Reproduce the records that follow word for word, every line of them, but omit the pictures from your answer.
──────────
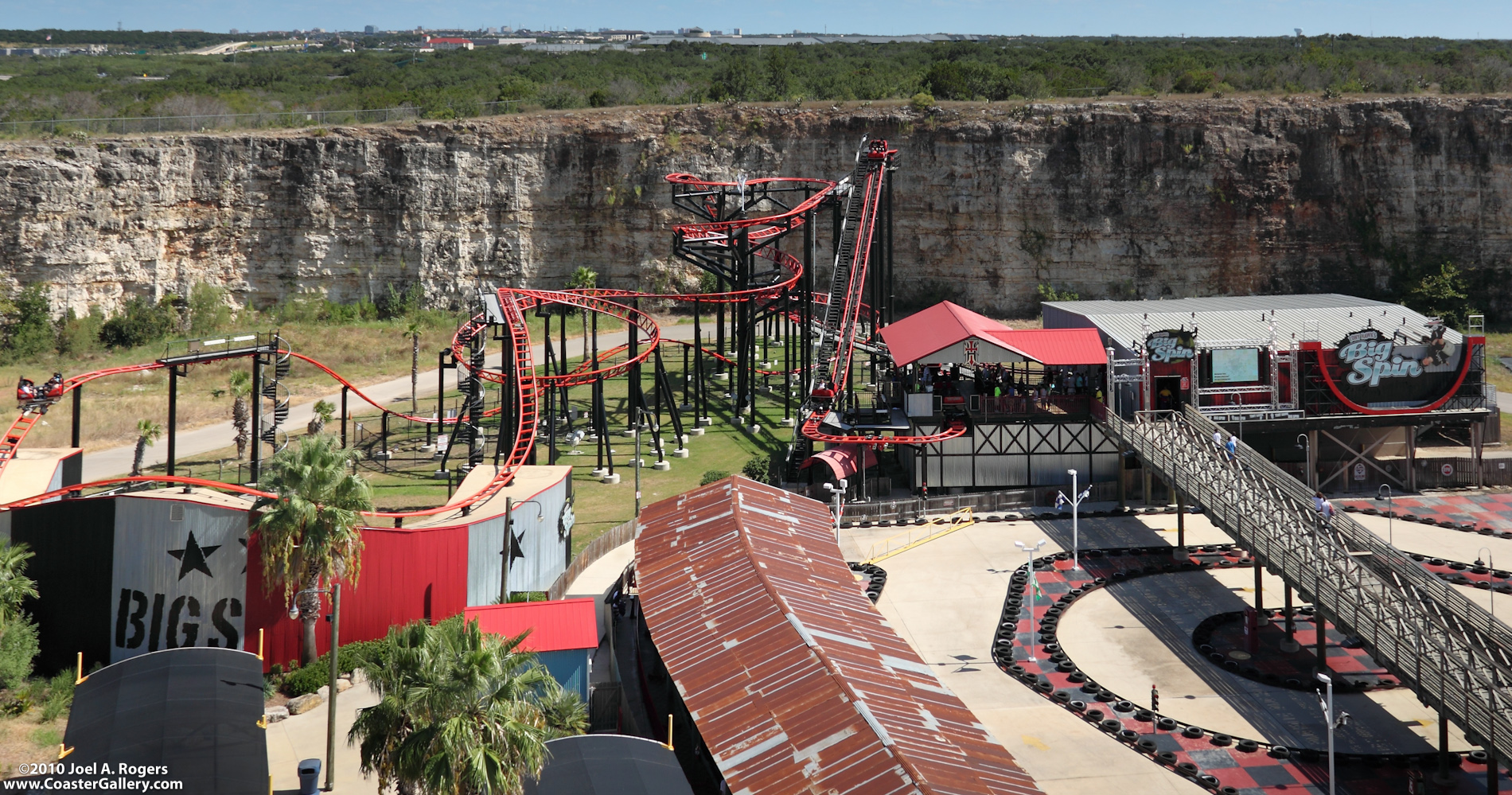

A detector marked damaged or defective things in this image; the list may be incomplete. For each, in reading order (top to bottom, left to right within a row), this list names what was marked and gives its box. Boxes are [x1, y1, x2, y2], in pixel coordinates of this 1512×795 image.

rusty corrugated roof [635, 477, 1040, 795]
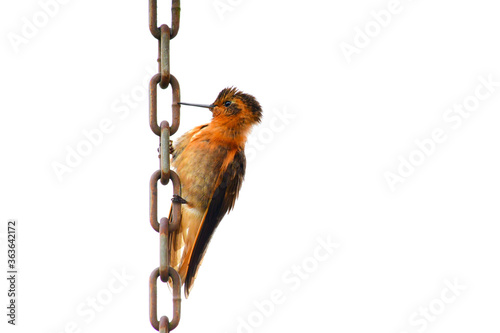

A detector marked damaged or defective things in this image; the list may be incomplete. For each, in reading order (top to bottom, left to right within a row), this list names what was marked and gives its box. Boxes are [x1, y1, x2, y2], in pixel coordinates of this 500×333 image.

rust on chain [150, 0, 182, 39]
rust on chain [150, 74, 182, 136]
rusty chain [148, 1, 184, 330]
rust on chain [149, 170, 183, 232]
rust on chain [149, 268, 183, 330]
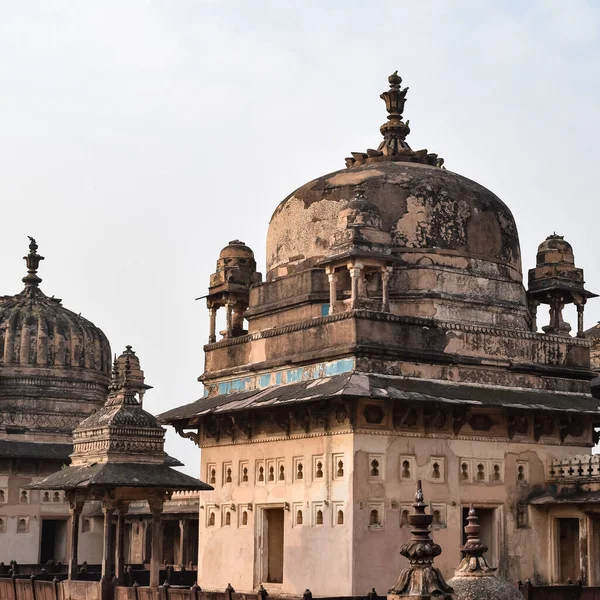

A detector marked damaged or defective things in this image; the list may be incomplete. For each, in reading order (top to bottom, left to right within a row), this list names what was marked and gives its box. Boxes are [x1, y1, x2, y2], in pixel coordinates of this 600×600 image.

peeling blue paint [206, 356, 356, 398]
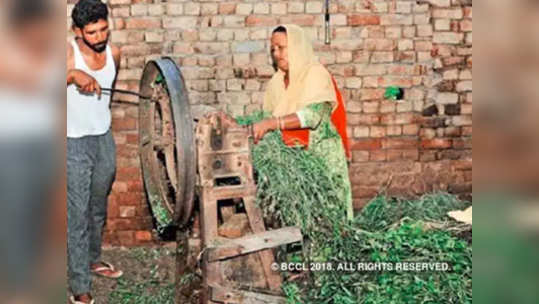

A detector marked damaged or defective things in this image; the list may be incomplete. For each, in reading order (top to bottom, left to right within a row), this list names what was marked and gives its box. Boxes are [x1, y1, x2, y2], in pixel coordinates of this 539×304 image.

rusty metal part [139, 57, 196, 228]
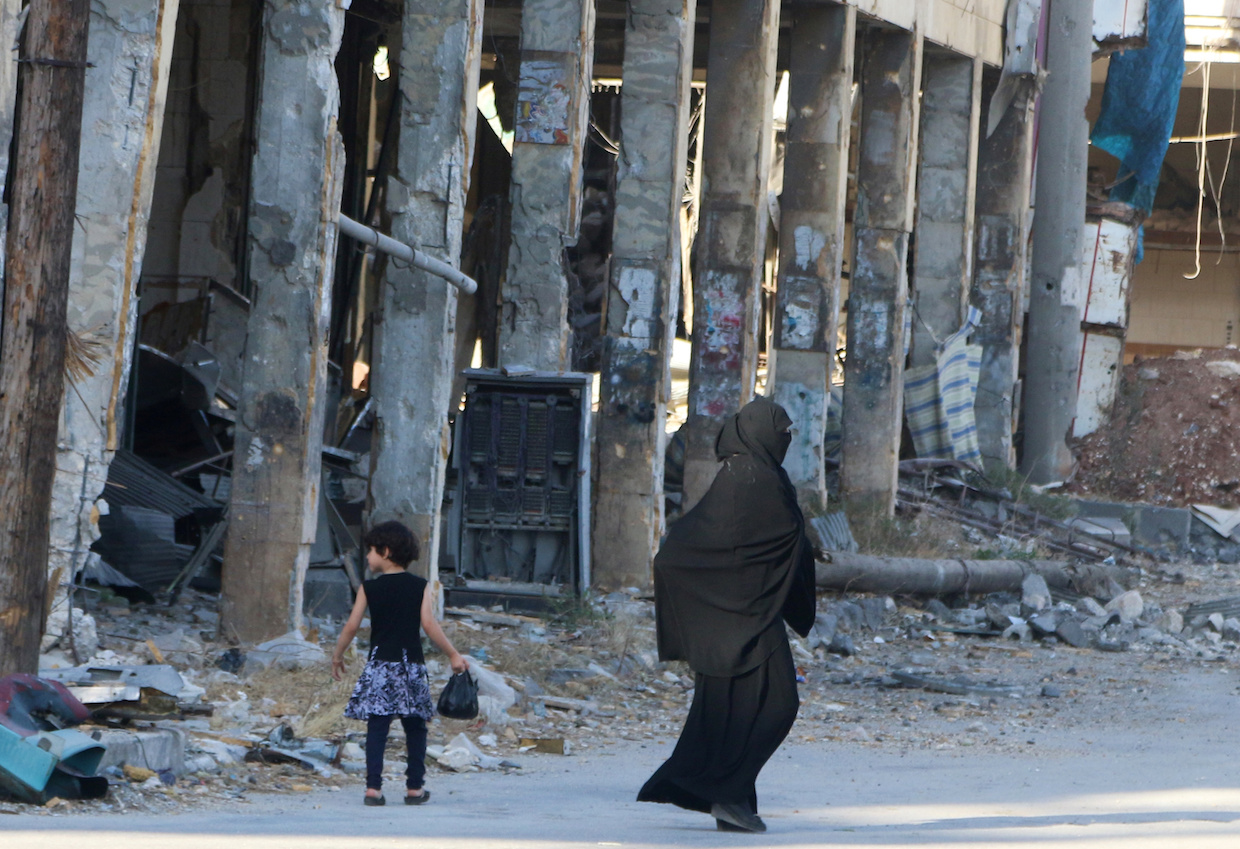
──────────
**Full solution:**
A detector marked damaged or defective things in this image; the list may be incomplete. For each, in reading order (top to bottom, left to right within a row), this list names what was marked and gives its box. Boxes are [x1, y1, x2, y2], in pixel coordinates of this 1512×795 image.

rusty corrugated roof [635, 477, 1040, 795]

A detector marked damaged or defective things in this image; the list may be incomplete. For each, in reading order (top to bottom, left to right within a row), this list names what was marked and gives its box. Boxes are [x1, y1, x2, y2], in pixel coordinates of this 500×333 image.

rust on chain [150, 0, 182, 39]
rust on chain [150, 74, 182, 136]
rusty chain [148, 1, 184, 330]
rust on chain [149, 170, 183, 232]
rust on chain [149, 268, 183, 330]

A detector marked damaged or defective things in this image; the list may be incomplete. For each, in reading order (top to bottom, left to right within a row), this list names what was marked and gives its box. Boxes are [x1, y1, x2, y2], in pixel coordinates of this 600×600 image.

peeling blue paint [206, 356, 356, 398]

A detector marked damaged or defective things in this image; the list may be incomplete. For each, in reading order (top to bottom, left to right within a row), this list names what was marked and gives its box. Boxes are [x1, y1, x2, y2], in pixel coordinates of this 539×304 image.

rusty metal part [139, 57, 196, 228]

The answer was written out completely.